A ponte histórica acabou sendo lançada, um pouco fortuitamente, por uma mostra sobre Boal no Rio e agora pela mostra dos 18 anos da Cia. do Latão em São Paulo.
A “peça-ensaio” resultante, “Os que Ficam”, retrata uma tentativa de encenação em 1973, auge da repressão e da desesperança política, da peça “Revolução na América do Sul”, texto de Boal montado originalmente em 1960, em plena febre revolucionária na região.

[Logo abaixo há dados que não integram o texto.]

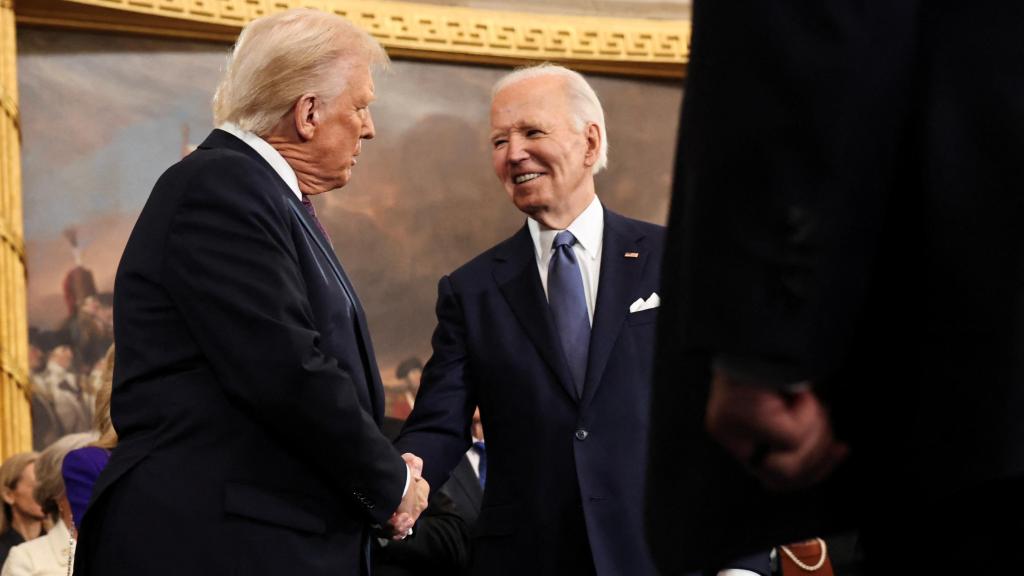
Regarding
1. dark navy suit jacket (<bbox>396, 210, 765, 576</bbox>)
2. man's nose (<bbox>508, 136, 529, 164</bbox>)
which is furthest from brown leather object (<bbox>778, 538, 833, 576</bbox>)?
man's nose (<bbox>508, 136, 529, 164</bbox>)

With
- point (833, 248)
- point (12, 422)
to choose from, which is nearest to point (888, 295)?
point (833, 248)

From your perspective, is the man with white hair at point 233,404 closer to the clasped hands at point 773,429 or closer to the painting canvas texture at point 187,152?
the clasped hands at point 773,429

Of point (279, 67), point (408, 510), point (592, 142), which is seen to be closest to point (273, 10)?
point (592, 142)

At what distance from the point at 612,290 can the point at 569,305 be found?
0.44 feet

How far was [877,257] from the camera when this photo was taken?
1231 mm

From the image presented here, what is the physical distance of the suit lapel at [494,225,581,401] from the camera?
3562 millimetres

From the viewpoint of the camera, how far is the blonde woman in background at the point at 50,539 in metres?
4.92

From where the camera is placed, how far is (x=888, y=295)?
1253 millimetres

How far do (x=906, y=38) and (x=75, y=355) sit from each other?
7.86 meters

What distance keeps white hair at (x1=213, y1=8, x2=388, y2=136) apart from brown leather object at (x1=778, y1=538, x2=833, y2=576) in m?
2.55

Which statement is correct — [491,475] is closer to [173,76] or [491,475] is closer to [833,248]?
[833,248]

O espetáculo tem alguns trechos daquela peça, mas sobretudo pensa sobre ela, conversa com ela e seu tempo. São personagens da época, a começar pela figura do diretor, Fernando, que remete ao ator, encenador e crítico Fernando Peixoto (1937-2012).
O próprio Boal comparece, em primeira pessoa, na forma de cartas enviadas do exílio, algumas de emocionante desencanto. Na curtíssima temporada no Sesc Bom Retiro, os textos são lidos por Lauro César Muniz, dramaturgo que foi lançado então pelo diretor.
BUSCA OBSESSIVA
O efeito imediato que o autor e diretor do Arena tem sobre o trabalho de Carvalho e do Latão – embora o espetáculo tenha nascido fora do grupo, com o elenco carioca – é o de transportá-los de volta aos primeiros espetáculos, como “Ensaio para Danton” (1996) e “Ensaio sobre o Latão” (1997).

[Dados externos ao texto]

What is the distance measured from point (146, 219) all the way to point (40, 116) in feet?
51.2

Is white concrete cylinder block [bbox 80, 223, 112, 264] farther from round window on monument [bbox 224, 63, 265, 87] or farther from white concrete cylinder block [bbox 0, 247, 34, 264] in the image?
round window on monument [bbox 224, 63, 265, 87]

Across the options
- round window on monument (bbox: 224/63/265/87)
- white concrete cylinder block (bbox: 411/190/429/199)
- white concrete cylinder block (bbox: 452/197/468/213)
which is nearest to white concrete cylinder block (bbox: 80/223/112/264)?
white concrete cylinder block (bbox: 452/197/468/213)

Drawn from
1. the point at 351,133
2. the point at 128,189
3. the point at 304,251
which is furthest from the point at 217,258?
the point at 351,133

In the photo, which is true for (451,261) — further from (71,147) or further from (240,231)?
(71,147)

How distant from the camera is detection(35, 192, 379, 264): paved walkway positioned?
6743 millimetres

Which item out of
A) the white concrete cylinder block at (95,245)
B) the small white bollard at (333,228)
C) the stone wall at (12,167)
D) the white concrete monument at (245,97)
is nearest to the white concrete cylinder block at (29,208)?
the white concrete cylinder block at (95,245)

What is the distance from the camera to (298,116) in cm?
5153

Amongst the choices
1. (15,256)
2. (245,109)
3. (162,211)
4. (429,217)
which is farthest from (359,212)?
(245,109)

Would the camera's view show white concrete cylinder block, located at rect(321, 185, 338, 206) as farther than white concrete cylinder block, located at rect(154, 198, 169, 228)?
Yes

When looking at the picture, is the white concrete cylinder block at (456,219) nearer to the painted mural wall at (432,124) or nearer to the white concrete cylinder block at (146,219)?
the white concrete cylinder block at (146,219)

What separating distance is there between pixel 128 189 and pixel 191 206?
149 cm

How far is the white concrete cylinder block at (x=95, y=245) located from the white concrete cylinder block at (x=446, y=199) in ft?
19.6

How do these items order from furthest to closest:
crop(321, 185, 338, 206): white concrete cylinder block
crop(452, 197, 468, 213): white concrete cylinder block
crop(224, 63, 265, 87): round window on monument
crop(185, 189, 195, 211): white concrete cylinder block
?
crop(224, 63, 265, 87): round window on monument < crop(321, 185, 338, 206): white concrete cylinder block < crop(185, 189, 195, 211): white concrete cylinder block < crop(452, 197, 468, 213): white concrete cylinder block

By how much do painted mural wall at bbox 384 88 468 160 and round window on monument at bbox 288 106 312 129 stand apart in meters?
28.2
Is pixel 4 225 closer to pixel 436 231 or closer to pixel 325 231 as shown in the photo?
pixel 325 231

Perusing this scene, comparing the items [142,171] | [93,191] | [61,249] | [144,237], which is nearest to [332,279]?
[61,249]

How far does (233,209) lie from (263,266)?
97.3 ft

Mais que “peças-ensaios”, o que mais as caracteriza e assemelha é serem as três apaixonadas pelos originais que buscam obsessivamente compreender: “Revolução”, “A Morte de Danton” e, na peça que deu nome à companhia, “Hamlet” e “A Compra do Latão”, texto teórico de Brecht.
Em “Os que Ficam”, conta-se uma história de censura e perseguição do teatro, num período que mudou o país e ao qual o título se refere, em parte: são aqueles que ficaram para trás, que não partiram como Boal, que seguem vivendo, e adaptam-se até à televisão.

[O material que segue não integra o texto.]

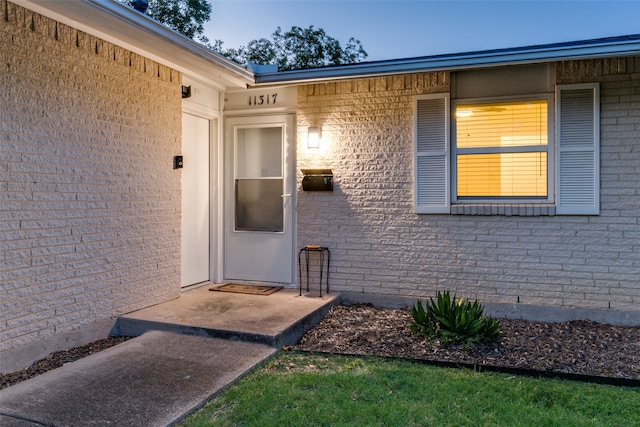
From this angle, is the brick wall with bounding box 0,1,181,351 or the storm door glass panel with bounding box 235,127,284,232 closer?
the brick wall with bounding box 0,1,181,351

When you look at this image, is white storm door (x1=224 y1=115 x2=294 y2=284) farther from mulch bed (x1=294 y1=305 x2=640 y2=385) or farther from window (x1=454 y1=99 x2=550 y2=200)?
window (x1=454 y1=99 x2=550 y2=200)

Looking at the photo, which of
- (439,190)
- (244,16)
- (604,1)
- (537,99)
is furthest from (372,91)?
(604,1)

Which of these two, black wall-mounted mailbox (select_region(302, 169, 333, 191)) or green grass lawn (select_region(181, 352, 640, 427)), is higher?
black wall-mounted mailbox (select_region(302, 169, 333, 191))

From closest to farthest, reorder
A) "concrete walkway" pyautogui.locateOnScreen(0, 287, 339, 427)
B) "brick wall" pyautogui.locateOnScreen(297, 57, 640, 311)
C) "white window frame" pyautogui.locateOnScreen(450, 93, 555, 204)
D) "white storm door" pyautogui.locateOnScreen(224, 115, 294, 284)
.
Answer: "concrete walkway" pyautogui.locateOnScreen(0, 287, 339, 427)
"brick wall" pyautogui.locateOnScreen(297, 57, 640, 311)
"white window frame" pyautogui.locateOnScreen(450, 93, 555, 204)
"white storm door" pyautogui.locateOnScreen(224, 115, 294, 284)

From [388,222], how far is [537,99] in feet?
7.07

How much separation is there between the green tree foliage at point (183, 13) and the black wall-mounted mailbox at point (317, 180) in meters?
10.6

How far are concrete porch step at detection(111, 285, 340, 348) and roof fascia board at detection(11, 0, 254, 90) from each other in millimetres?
2588

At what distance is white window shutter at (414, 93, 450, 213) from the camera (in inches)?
216

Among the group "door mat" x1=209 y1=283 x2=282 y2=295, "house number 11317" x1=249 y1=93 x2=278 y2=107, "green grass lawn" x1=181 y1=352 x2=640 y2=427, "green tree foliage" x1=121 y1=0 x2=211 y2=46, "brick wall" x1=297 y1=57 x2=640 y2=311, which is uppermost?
"green tree foliage" x1=121 y1=0 x2=211 y2=46

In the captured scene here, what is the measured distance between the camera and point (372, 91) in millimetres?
5805

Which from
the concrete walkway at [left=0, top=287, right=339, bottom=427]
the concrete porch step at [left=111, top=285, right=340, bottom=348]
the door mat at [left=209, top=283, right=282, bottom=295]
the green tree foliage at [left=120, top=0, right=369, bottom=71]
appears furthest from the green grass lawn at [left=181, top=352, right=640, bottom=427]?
the green tree foliage at [left=120, top=0, right=369, bottom=71]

Mas são também “os que ficam” no Brasil de hoje, sobreviventes e herdeiros, como os três atores do Latão que no início lembram, em depoimentos na primeira pessoa, as suas experiências de crianças da ditadura, ao lado de pais que a combateram ou não.
Podia ser mais uma peça sobre o assunto, entre tantas que há, porém seu mergulho é também formal, não só temático. Como na experimentação incessante de Boal, há grande engenhosidade na dramaturgia, da seleção dos trechos de “Revolução” aos depoimentos e cartas.
E há emoção de sobra, até compaixão, como havia em Boal, por todos os caminhos tomados pelo teatro, representados em “Os que Ficam” pela diáspora dos atores que não conseguem realizar a “Revolução”. Mas que tentam seguir em frente, de algum jeito.